In dreams, it is possible for places, events and conversations to coalesce under a singular logic. Their settings may have the appearance of one location and yet feel impalpably like another. In our reveries, the order of emotion and memory supersedes that of time and space, and the dreamer like the nostalgic finds herself in many places and none, subject to the detached wistfulness of liminality. By this standard, the pieces in Korean-born Do Ho Suh’s “Passage/s” at Victoria Miro gallery—the most extensive presentation of his work since a 2002 survey exhibition at the Serpentine Gallery—are his most dreamlike yet.
Whether with frottage, as in works from the “Rubbing/Loving Project” series (2012–16), or through architecturally precise fabric models, Suh has long sought to replicate and index his past homes. The contents of the exhibition’s first room were no exception, but employed a new process, and alluded to a fresh conceptual approach suggested in the title “Passage/s.” The pieces there were sewn in the same way as his recognizable fabric sculptures, but using gelatin tissue rather than polyester. The gelatin was then dissolved in water, compressing the form and leaving its tint and flattened lineation fused to paper in a depiction of space that eschews the axonometric projection of architectural drawings.
All but one of these works represented the facades of buildings and their entrances. The exception, Staircase, Ground Floor, 348 West 22nd Street, New York, NY 10011, USA (2016), offset them. This flattened coquelicot-red staircase, recalling the Tate-owned Staircase-III (2010), occupied more space in its implied three dimensions than the neighboring doorways, and hence would lose more of its form once flattened, heightening the effect of compression and suggesting the destabilizing experience of liminality.
The upstairs gallery was more focused on interior objects. One wall had basins and light bulbs subjected to the same gelatin technique, their subverted likenesses implying dream-creatures: medusal, elephantine, amoebal. Similar items appeared on the opposite side of the room as translucent polyester models. In between, skewed cyanotypes at once recalled blueprints and x-rays. Each group permitted otherwise impossible perspectives of familiar objects, as might a work of analytic cubism.
Next door, a three-channel video installation, Passage/s: The Pram Project (2014–16), projected footage from a GoPro mounted to the stroller of Suh’s daughter, cutting between excursions in Seoul and London, where he has lived since 2010. Here, Suh’s daughter dictates the logic by which space is ordered: she sings Korean songs in London and speaks English in Korea; she enquires about an upcoming trip to Seoul and suddenly we’re there; she provides the gaze through which we approach an Islington shopping center before the film cuts to the interior of its Korean analogue, hinting at a further compression of space as a function of global capital. The “/s” in the film’s title evokes an ambiguous plurality, the dreamlike possibility of being simultaneously in one and many places.

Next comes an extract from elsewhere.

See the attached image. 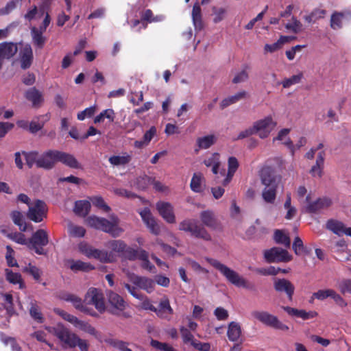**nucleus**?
I'll return each instance as SVG.
<instances>
[{"mask_svg": "<svg viewBox=\"0 0 351 351\" xmlns=\"http://www.w3.org/2000/svg\"><path fill=\"white\" fill-rule=\"evenodd\" d=\"M49 332L56 336L65 347L75 348L78 346L81 351H88V344L86 340L80 339L75 334L71 332L61 324L55 327H46Z\"/></svg>", "mask_w": 351, "mask_h": 351, "instance_id": "obj_1", "label": "nucleus"}, {"mask_svg": "<svg viewBox=\"0 0 351 351\" xmlns=\"http://www.w3.org/2000/svg\"><path fill=\"white\" fill-rule=\"evenodd\" d=\"M207 262L218 270L226 280L237 287H243L247 289H253L254 285L239 276L235 271L220 263L218 260L207 258Z\"/></svg>", "mask_w": 351, "mask_h": 351, "instance_id": "obj_2", "label": "nucleus"}, {"mask_svg": "<svg viewBox=\"0 0 351 351\" xmlns=\"http://www.w3.org/2000/svg\"><path fill=\"white\" fill-rule=\"evenodd\" d=\"M87 222L90 227L109 233L113 237H118L123 232L119 227V219L114 215L110 216V220L95 215L90 216L87 219Z\"/></svg>", "mask_w": 351, "mask_h": 351, "instance_id": "obj_3", "label": "nucleus"}, {"mask_svg": "<svg viewBox=\"0 0 351 351\" xmlns=\"http://www.w3.org/2000/svg\"><path fill=\"white\" fill-rule=\"evenodd\" d=\"M179 230L189 232L191 236L204 241H211L212 237L206 229L195 219H186L179 224Z\"/></svg>", "mask_w": 351, "mask_h": 351, "instance_id": "obj_4", "label": "nucleus"}, {"mask_svg": "<svg viewBox=\"0 0 351 351\" xmlns=\"http://www.w3.org/2000/svg\"><path fill=\"white\" fill-rule=\"evenodd\" d=\"M49 243L47 232L43 229L36 230L29 239L27 247L39 255H46L47 252L43 248Z\"/></svg>", "mask_w": 351, "mask_h": 351, "instance_id": "obj_5", "label": "nucleus"}, {"mask_svg": "<svg viewBox=\"0 0 351 351\" xmlns=\"http://www.w3.org/2000/svg\"><path fill=\"white\" fill-rule=\"evenodd\" d=\"M79 249L82 253L89 258H94L102 263H112L114 261V256L112 254L105 250L93 248L86 243H80Z\"/></svg>", "mask_w": 351, "mask_h": 351, "instance_id": "obj_6", "label": "nucleus"}, {"mask_svg": "<svg viewBox=\"0 0 351 351\" xmlns=\"http://www.w3.org/2000/svg\"><path fill=\"white\" fill-rule=\"evenodd\" d=\"M48 208L46 203L40 199H36L29 206L27 217L31 221L39 223L43 221L47 215Z\"/></svg>", "mask_w": 351, "mask_h": 351, "instance_id": "obj_7", "label": "nucleus"}, {"mask_svg": "<svg viewBox=\"0 0 351 351\" xmlns=\"http://www.w3.org/2000/svg\"><path fill=\"white\" fill-rule=\"evenodd\" d=\"M264 258L267 263H287L292 260L293 257L285 249L273 247L264 252Z\"/></svg>", "mask_w": 351, "mask_h": 351, "instance_id": "obj_8", "label": "nucleus"}, {"mask_svg": "<svg viewBox=\"0 0 351 351\" xmlns=\"http://www.w3.org/2000/svg\"><path fill=\"white\" fill-rule=\"evenodd\" d=\"M84 302L86 305H91L95 307H106V300L103 291L93 287L87 290L84 295Z\"/></svg>", "mask_w": 351, "mask_h": 351, "instance_id": "obj_9", "label": "nucleus"}, {"mask_svg": "<svg viewBox=\"0 0 351 351\" xmlns=\"http://www.w3.org/2000/svg\"><path fill=\"white\" fill-rule=\"evenodd\" d=\"M276 123L273 121L271 116H267L263 119L256 121L253 124L254 134H258L261 138H267L274 127Z\"/></svg>", "mask_w": 351, "mask_h": 351, "instance_id": "obj_10", "label": "nucleus"}, {"mask_svg": "<svg viewBox=\"0 0 351 351\" xmlns=\"http://www.w3.org/2000/svg\"><path fill=\"white\" fill-rule=\"evenodd\" d=\"M56 310V312L58 315H60L64 319L70 322L75 327L91 335H97L96 330L88 323L78 319L76 317L67 313L62 308H57Z\"/></svg>", "mask_w": 351, "mask_h": 351, "instance_id": "obj_11", "label": "nucleus"}, {"mask_svg": "<svg viewBox=\"0 0 351 351\" xmlns=\"http://www.w3.org/2000/svg\"><path fill=\"white\" fill-rule=\"evenodd\" d=\"M253 315L263 324L275 329L286 331L288 326L280 322L278 318L265 311H254Z\"/></svg>", "mask_w": 351, "mask_h": 351, "instance_id": "obj_12", "label": "nucleus"}, {"mask_svg": "<svg viewBox=\"0 0 351 351\" xmlns=\"http://www.w3.org/2000/svg\"><path fill=\"white\" fill-rule=\"evenodd\" d=\"M56 155L57 150L56 149H49L45 152L39 156V159L37 161V167L47 170L53 169L57 162Z\"/></svg>", "mask_w": 351, "mask_h": 351, "instance_id": "obj_13", "label": "nucleus"}, {"mask_svg": "<svg viewBox=\"0 0 351 351\" xmlns=\"http://www.w3.org/2000/svg\"><path fill=\"white\" fill-rule=\"evenodd\" d=\"M156 208L160 215L169 223L176 222V216L173 206L167 202L159 201L156 204Z\"/></svg>", "mask_w": 351, "mask_h": 351, "instance_id": "obj_14", "label": "nucleus"}, {"mask_svg": "<svg viewBox=\"0 0 351 351\" xmlns=\"http://www.w3.org/2000/svg\"><path fill=\"white\" fill-rule=\"evenodd\" d=\"M139 215L149 231L155 235H158L160 228L150 210L148 208H144L139 212Z\"/></svg>", "mask_w": 351, "mask_h": 351, "instance_id": "obj_15", "label": "nucleus"}, {"mask_svg": "<svg viewBox=\"0 0 351 351\" xmlns=\"http://www.w3.org/2000/svg\"><path fill=\"white\" fill-rule=\"evenodd\" d=\"M18 51V47L12 42H3L0 43V70L2 68L4 60H10Z\"/></svg>", "mask_w": 351, "mask_h": 351, "instance_id": "obj_16", "label": "nucleus"}, {"mask_svg": "<svg viewBox=\"0 0 351 351\" xmlns=\"http://www.w3.org/2000/svg\"><path fill=\"white\" fill-rule=\"evenodd\" d=\"M261 182L265 186H278L279 178L271 167H265L260 172Z\"/></svg>", "mask_w": 351, "mask_h": 351, "instance_id": "obj_17", "label": "nucleus"}, {"mask_svg": "<svg viewBox=\"0 0 351 351\" xmlns=\"http://www.w3.org/2000/svg\"><path fill=\"white\" fill-rule=\"evenodd\" d=\"M129 278L132 284L141 289L145 290L147 293H151L154 289L155 282L151 278L135 274L130 275Z\"/></svg>", "mask_w": 351, "mask_h": 351, "instance_id": "obj_18", "label": "nucleus"}, {"mask_svg": "<svg viewBox=\"0 0 351 351\" xmlns=\"http://www.w3.org/2000/svg\"><path fill=\"white\" fill-rule=\"evenodd\" d=\"M80 310L83 313L93 317H99L106 311L112 315L121 317H129L130 316V314L123 311V308H80Z\"/></svg>", "mask_w": 351, "mask_h": 351, "instance_id": "obj_19", "label": "nucleus"}, {"mask_svg": "<svg viewBox=\"0 0 351 351\" xmlns=\"http://www.w3.org/2000/svg\"><path fill=\"white\" fill-rule=\"evenodd\" d=\"M313 298H316V299L319 300H324L328 298H330L339 306H342L344 304V300L342 297L335 290L331 289H320L313 293Z\"/></svg>", "mask_w": 351, "mask_h": 351, "instance_id": "obj_20", "label": "nucleus"}, {"mask_svg": "<svg viewBox=\"0 0 351 351\" xmlns=\"http://www.w3.org/2000/svg\"><path fill=\"white\" fill-rule=\"evenodd\" d=\"M274 289L279 293H285L291 300L295 291L294 285L287 279H276L274 284Z\"/></svg>", "mask_w": 351, "mask_h": 351, "instance_id": "obj_21", "label": "nucleus"}, {"mask_svg": "<svg viewBox=\"0 0 351 351\" xmlns=\"http://www.w3.org/2000/svg\"><path fill=\"white\" fill-rule=\"evenodd\" d=\"M21 68L23 70L29 69L34 60V54L31 45L26 44L23 46L19 53Z\"/></svg>", "mask_w": 351, "mask_h": 351, "instance_id": "obj_22", "label": "nucleus"}, {"mask_svg": "<svg viewBox=\"0 0 351 351\" xmlns=\"http://www.w3.org/2000/svg\"><path fill=\"white\" fill-rule=\"evenodd\" d=\"M57 162H60L71 169H81L82 166L75 157L69 153L57 150Z\"/></svg>", "mask_w": 351, "mask_h": 351, "instance_id": "obj_23", "label": "nucleus"}, {"mask_svg": "<svg viewBox=\"0 0 351 351\" xmlns=\"http://www.w3.org/2000/svg\"><path fill=\"white\" fill-rule=\"evenodd\" d=\"M199 217L202 223L213 230L219 228L220 223L215 217L214 213L210 210H204L200 213Z\"/></svg>", "mask_w": 351, "mask_h": 351, "instance_id": "obj_24", "label": "nucleus"}, {"mask_svg": "<svg viewBox=\"0 0 351 351\" xmlns=\"http://www.w3.org/2000/svg\"><path fill=\"white\" fill-rule=\"evenodd\" d=\"M55 297L59 300L71 302L74 307H84L81 298L66 291H59L56 292Z\"/></svg>", "mask_w": 351, "mask_h": 351, "instance_id": "obj_25", "label": "nucleus"}, {"mask_svg": "<svg viewBox=\"0 0 351 351\" xmlns=\"http://www.w3.org/2000/svg\"><path fill=\"white\" fill-rule=\"evenodd\" d=\"M25 97L32 102L33 107H38L43 102V94L36 87L29 88L25 93Z\"/></svg>", "mask_w": 351, "mask_h": 351, "instance_id": "obj_26", "label": "nucleus"}, {"mask_svg": "<svg viewBox=\"0 0 351 351\" xmlns=\"http://www.w3.org/2000/svg\"><path fill=\"white\" fill-rule=\"evenodd\" d=\"M332 202L328 198H319L316 201L309 203L306 207V212L309 213H315L317 211L330 206Z\"/></svg>", "mask_w": 351, "mask_h": 351, "instance_id": "obj_27", "label": "nucleus"}, {"mask_svg": "<svg viewBox=\"0 0 351 351\" xmlns=\"http://www.w3.org/2000/svg\"><path fill=\"white\" fill-rule=\"evenodd\" d=\"M325 152L322 151L318 153L315 164L311 167L310 170V173L312 176L315 177L318 176L319 178L322 176L324 159H325Z\"/></svg>", "mask_w": 351, "mask_h": 351, "instance_id": "obj_28", "label": "nucleus"}, {"mask_svg": "<svg viewBox=\"0 0 351 351\" xmlns=\"http://www.w3.org/2000/svg\"><path fill=\"white\" fill-rule=\"evenodd\" d=\"M287 312L294 317L302 318V319H308L316 316L315 311H306L304 308H285Z\"/></svg>", "mask_w": 351, "mask_h": 351, "instance_id": "obj_29", "label": "nucleus"}, {"mask_svg": "<svg viewBox=\"0 0 351 351\" xmlns=\"http://www.w3.org/2000/svg\"><path fill=\"white\" fill-rule=\"evenodd\" d=\"M43 33L38 29L36 27L31 28V35L32 43L38 49H43L46 43V38L43 36Z\"/></svg>", "mask_w": 351, "mask_h": 351, "instance_id": "obj_30", "label": "nucleus"}, {"mask_svg": "<svg viewBox=\"0 0 351 351\" xmlns=\"http://www.w3.org/2000/svg\"><path fill=\"white\" fill-rule=\"evenodd\" d=\"M216 141L217 138L213 134L197 138L196 144L198 147V149H196L195 152H197L199 149H208L215 143Z\"/></svg>", "mask_w": 351, "mask_h": 351, "instance_id": "obj_31", "label": "nucleus"}, {"mask_svg": "<svg viewBox=\"0 0 351 351\" xmlns=\"http://www.w3.org/2000/svg\"><path fill=\"white\" fill-rule=\"evenodd\" d=\"M247 93L245 90H241L237 93L235 95L230 96L223 99L220 104L221 109H223L231 104H235L239 101L246 98Z\"/></svg>", "mask_w": 351, "mask_h": 351, "instance_id": "obj_32", "label": "nucleus"}, {"mask_svg": "<svg viewBox=\"0 0 351 351\" xmlns=\"http://www.w3.org/2000/svg\"><path fill=\"white\" fill-rule=\"evenodd\" d=\"M90 209V203L87 200H79L75 203L74 212L80 217L88 215Z\"/></svg>", "mask_w": 351, "mask_h": 351, "instance_id": "obj_33", "label": "nucleus"}, {"mask_svg": "<svg viewBox=\"0 0 351 351\" xmlns=\"http://www.w3.org/2000/svg\"><path fill=\"white\" fill-rule=\"evenodd\" d=\"M345 13L342 12L335 11L330 16V26L334 29H339L343 27V20L345 18Z\"/></svg>", "mask_w": 351, "mask_h": 351, "instance_id": "obj_34", "label": "nucleus"}, {"mask_svg": "<svg viewBox=\"0 0 351 351\" xmlns=\"http://www.w3.org/2000/svg\"><path fill=\"white\" fill-rule=\"evenodd\" d=\"M192 19L195 29L199 30L203 27V22L202 19V10L198 3L193 5L192 10Z\"/></svg>", "mask_w": 351, "mask_h": 351, "instance_id": "obj_35", "label": "nucleus"}, {"mask_svg": "<svg viewBox=\"0 0 351 351\" xmlns=\"http://www.w3.org/2000/svg\"><path fill=\"white\" fill-rule=\"evenodd\" d=\"M278 186H265L262 192L264 201L269 204L274 203L276 198Z\"/></svg>", "mask_w": 351, "mask_h": 351, "instance_id": "obj_36", "label": "nucleus"}, {"mask_svg": "<svg viewBox=\"0 0 351 351\" xmlns=\"http://www.w3.org/2000/svg\"><path fill=\"white\" fill-rule=\"evenodd\" d=\"M241 334V329L239 324L237 322H232L229 324L227 335L230 341H237Z\"/></svg>", "mask_w": 351, "mask_h": 351, "instance_id": "obj_37", "label": "nucleus"}, {"mask_svg": "<svg viewBox=\"0 0 351 351\" xmlns=\"http://www.w3.org/2000/svg\"><path fill=\"white\" fill-rule=\"evenodd\" d=\"M326 13V10L315 8L309 14L304 16V20L308 23H315L317 20L324 19Z\"/></svg>", "mask_w": 351, "mask_h": 351, "instance_id": "obj_38", "label": "nucleus"}, {"mask_svg": "<svg viewBox=\"0 0 351 351\" xmlns=\"http://www.w3.org/2000/svg\"><path fill=\"white\" fill-rule=\"evenodd\" d=\"M116 115L114 110L108 108L101 112L94 119V123L95 124L99 123L104 121V119H107L110 123L114 122Z\"/></svg>", "mask_w": 351, "mask_h": 351, "instance_id": "obj_39", "label": "nucleus"}, {"mask_svg": "<svg viewBox=\"0 0 351 351\" xmlns=\"http://www.w3.org/2000/svg\"><path fill=\"white\" fill-rule=\"evenodd\" d=\"M11 218L14 223L19 226V230L25 232L27 230V225L24 220L23 214L18 210H14L11 213Z\"/></svg>", "mask_w": 351, "mask_h": 351, "instance_id": "obj_40", "label": "nucleus"}, {"mask_svg": "<svg viewBox=\"0 0 351 351\" xmlns=\"http://www.w3.org/2000/svg\"><path fill=\"white\" fill-rule=\"evenodd\" d=\"M131 155L124 153L122 156H112L109 158L110 163L113 166L125 165L130 162Z\"/></svg>", "mask_w": 351, "mask_h": 351, "instance_id": "obj_41", "label": "nucleus"}, {"mask_svg": "<svg viewBox=\"0 0 351 351\" xmlns=\"http://www.w3.org/2000/svg\"><path fill=\"white\" fill-rule=\"evenodd\" d=\"M274 240L276 243L283 245L285 247H289L291 245L289 237L281 230H275Z\"/></svg>", "mask_w": 351, "mask_h": 351, "instance_id": "obj_42", "label": "nucleus"}, {"mask_svg": "<svg viewBox=\"0 0 351 351\" xmlns=\"http://www.w3.org/2000/svg\"><path fill=\"white\" fill-rule=\"evenodd\" d=\"M70 269L75 271H88L95 269L94 266L91 264L85 263L81 261H72L71 264L70 265Z\"/></svg>", "mask_w": 351, "mask_h": 351, "instance_id": "obj_43", "label": "nucleus"}, {"mask_svg": "<svg viewBox=\"0 0 351 351\" xmlns=\"http://www.w3.org/2000/svg\"><path fill=\"white\" fill-rule=\"evenodd\" d=\"M326 228L339 236L343 234L344 225L341 221L334 219H329L327 221Z\"/></svg>", "mask_w": 351, "mask_h": 351, "instance_id": "obj_44", "label": "nucleus"}, {"mask_svg": "<svg viewBox=\"0 0 351 351\" xmlns=\"http://www.w3.org/2000/svg\"><path fill=\"white\" fill-rule=\"evenodd\" d=\"M5 278L10 283H12L13 285L19 284L20 288L23 287V282L21 278V275L19 273H14L9 269H5Z\"/></svg>", "mask_w": 351, "mask_h": 351, "instance_id": "obj_45", "label": "nucleus"}, {"mask_svg": "<svg viewBox=\"0 0 351 351\" xmlns=\"http://www.w3.org/2000/svg\"><path fill=\"white\" fill-rule=\"evenodd\" d=\"M22 154L24 155L26 165L29 169L32 168L34 165L37 166V161L39 159V154L37 151L29 152L23 151Z\"/></svg>", "mask_w": 351, "mask_h": 351, "instance_id": "obj_46", "label": "nucleus"}, {"mask_svg": "<svg viewBox=\"0 0 351 351\" xmlns=\"http://www.w3.org/2000/svg\"><path fill=\"white\" fill-rule=\"evenodd\" d=\"M40 117L45 118V121L41 122L32 121L29 123V132L32 134H36V132L42 130L45 125V122L49 120V116L48 114L41 115L39 117H38V119H39Z\"/></svg>", "mask_w": 351, "mask_h": 351, "instance_id": "obj_47", "label": "nucleus"}, {"mask_svg": "<svg viewBox=\"0 0 351 351\" xmlns=\"http://www.w3.org/2000/svg\"><path fill=\"white\" fill-rule=\"evenodd\" d=\"M108 298L112 307H124L123 299L117 293L110 291L108 293Z\"/></svg>", "mask_w": 351, "mask_h": 351, "instance_id": "obj_48", "label": "nucleus"}, {"mask_svg": "<svg viewBox=\"0 0 351 351\" xmlns=\"http://www.w3.org/2000/svg\"><path fill=\"white\" fill-rule=\"evenodd\" d=\"M303 78V73L302 72L299 73L297 75H293L289 78H285L282 80L280 84L282 85L284 88H287L291 86L292 85L298 84L301 82Z\"/></svg>", "mask_w": 351, "mask_h": 351, "instance_id": "obj_49", "label": "nucleus"}, {"mask_svg": "<svg viewBox=\"0 0 351 351\" xmlns=\"http://www.w3.org/2000/svg\"><path fill=\"white\" fill-rule=\"evenodd\" d=\"M202 175L200 173H194L191 180L190 186L191 190L195 193L202 191Z\"/></svg>", "mask_w": 351, "mask_h": 351, "instance_id": "obj_50", "label": "nucleus"}, {"mask_svg": "<svg viewBox=\"0 0 351 351\" xmlns=\"http://www.w3.org/2000/svg\"><path fill=\"white\" fill-rule=\"evenodd\" d=\"M5 260L9 267H19V264L14 258V251L10 245L6 246Z\"/></svg>", "mask_w": 351, "mask_h": 351, "instance_id": "obj_51", "label": "nucleus"}, {"mask_svg": "<svg viewBox=\"0 0 351 351\" xmlns=\"http://www.w3.org/2000/svg\"><path fill=\"white\" fill-rule=\"evenodd\" d=\"M23 272L28 273L33 276L35 280L38 281L40 278L41 271L35 265L29 263V265L23 269Z\"/></svg>", "mask_w": 351, "mask_h": 351, "instance_id": "obj_52", "label": "nucleus"}, {"mask_svg": "<svg viewBox=\"0 0 351 351\" xmlns=\"http://www.w3.org/2000/svg\"><path fill=\"white\" fill-rule=\"evenodd\" d=\"M285 28L289 30H291L292 32L295 34H298L302 31V24L295 17L293 16L292 22L287 23L285 25Z\"/></svg>", "mask_w": 351, "mask_h": 351, "instance_id": "obj_53", "label": "nucleus"}, {"mask_svg": "<svg viewBox=\"0 0 351 351\" xmlns=\"http://www.w3.org/2000/svg\"><path fill=\"white\" fill-rule=\"evenodd\" d=\"M7 237L11 239L12 241L21 245H27L28 242L25 239V234L21 232H12L7 234Z\"/></svg>", "mask_w": 351, "mask_h": 351, "instance_id": "obj_54", "label": "nucleus"}, {"mask_svg": "<svg viewBox=\"0 0 351 351\" xmlns=\"http://www.w3.org/2000/svg\"><path fill=\"white\" fill-rule=\"evenodd\" d=\"M126 244L124 241L121 240H114L109 243V247L112 249V251L123 253L125 250Z\"/></svg>", "mask_w": 351, "mask_h": 351, "instance_id": "obj_55", "label": "nucleus"}, {"mask_svg": "<svg viewBox=\"0 0 351 351\" xmlns=\"http://www.w3.org/2000/svg\"><path fill=\"white\" fill-rule=\"evenodd\" d=\"M150 344L153 348L161 351H177L170 344L162 343L157 340L152 339Z\"/></svg>", "mask_w": 351, "mask_h": 351, "instance_id": "obj_56", "label": "nucleus"}, {"mask_svg": "<svg viewBox=\"0 0 351 351\" xmlns=\"http://www.w3.org/2000/svg\"><path fill=\"white\" fill-rule=\"evenodd\" d=\"M149 310L154 311L158 317L165 319H170L171 318L173 314L172 308H149Z\"/></svg>", "mask_w": 351, "mask_h": 351, "instance_id": "obj_57", "label": "nucleus"}, {"mask_svg": "<svg viewBox=\"0 0 351 351\" xmlns=\"http://www.w3.org/2000/svg\"><path fill=\"white\" fill-rule=\"evenodd\" d=\"M70 235L74 237H83L86 233V230L80 226L71 225L69 227Z\"/></svg>", "mask_w": 351, "mask_h": 351, "instance_id": "obj_58", "label": "nucleus"}, {"mask_svg": "<svg viewBox=\"0 0 351 351\" xmlns=\"http://www.w3.org/2000/svg\"><path fill=\"white\" fill-rule=\"evenodd\" d=\"M93 204L99 208L103 209L105 212L108 213L110 210V206H108L104 202V199L99 196H95L90 198Z\"/></svg>", "mask_w": 351, "mask_h": 351, "instance_id": "obj_59", "label": "nucleus"}, {"mask_svg": "<svg viewBox=\"0 0 351 351\" xmlns=\"http://www.w3.org/2000/svg\"><path fill=\"white\" fill-rule=\"evenodd\" d=\"M180 330L184 343H189L192 346L193 343L195 342V339H194V337L191 334V332L188 329L183 326H182Z\"/></svg>", "mask_w": 351, "mask_h": 351, "instance_id": "obj_60", "label": "nucleus"}, {"mask_svg": "<svg viewBox=\"0 0 351 351\" xmlns=\"http://www.w3.org/2000/svg\"><path fill=\"white\" fill-rule=\"evenodd\" d=\"M292 248L296 255L300 256L302 254V250L304 249V245L300 237H295L292 244Z\"/></svg>", "mask_w": 351, "mask_h": 351, "instance_id": "obj_61", "label": "nucleus"}, {"mask_svg": "<svg viewBox=\"0 0 351 351\" xmlns=\"http://www.w3.org/2000/svg\"><path fill=\"white\" fill-rule=\"evenodd\" d=\"M95 106H90L87 108L77 114V119L83 121L86 119V117H91L95 114Z\"/></svg>", "mask_w": 351, "mask_h": 351, "instance_id": "obj_62", "label": "nucleus"}, {"mask_svg": "<svg viewBox=\"0 0 351 351\" xmlns=\"http://www.w3.org/2000/svg\"><path fill=\"white\" fill-rule=\"evenodd\" d=\"M213 12L215 14L213 21L215 23H218L223 19L226 10L223 8H217L216 7H213Z\"/></svg>", "mask_w": 351, "mask_h": 351, "instance_id": "obj_63", "label": "nucleus"}, {"mask_svg": "<svg viewBox=\"0 0 351 351\" xmlns=\"http://www.w3.org/2000/svg\"><path fill=\"white\" fill-rule=\"evenodd\" d=\"M339 289L343 294L351 293V279L342 280L339 284Z\"/></svg>", "mask_w": 351, "mask_h": 351, "instance_id": "obj_64", "label": "nucleus"}]
</instances>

In the “Hubs” series (2015–16), exhibited in Gallery II, Suh’s signature fabric and wire structures made an appearance. However, unlike their forebears, they did not represent places defined by inhabitation, but liminal spaces: entranceways and corridors through which we are meant to pass but never truly be.
Replicated with precision after those in Suh’s various residences, these vividly colored, gossamer passages were conjoined in a walk-through configuration that traversed many implied places but arrived at none. Only the specificity of intricately detailed features—a door handle, light switch or fuse box—cut through the sense of constant transition with one of vicarious nostalgia. They were ghostly indices to someone else’s life, and yet familiar.
This is what makes Do Ho Suh’s art so appealing beyond its aesthetic and technical merit. His reflections on itinerancy are deeply personal, but hint at something shared. The loss of a home, even by choice, does not merely displace us in space. As time passes, we inexorably leave behind those places that have sheltered us, revisiting them only in dreams. In exposing the ceaseless in-betweens engendered by both our movements and by the passage of time, Suh’s work evokes and upholds a maxim: You can never go home again.
Do Ho Suh’s “Passage/s” is on view at Victoria Miro, London, until March 18, 2017.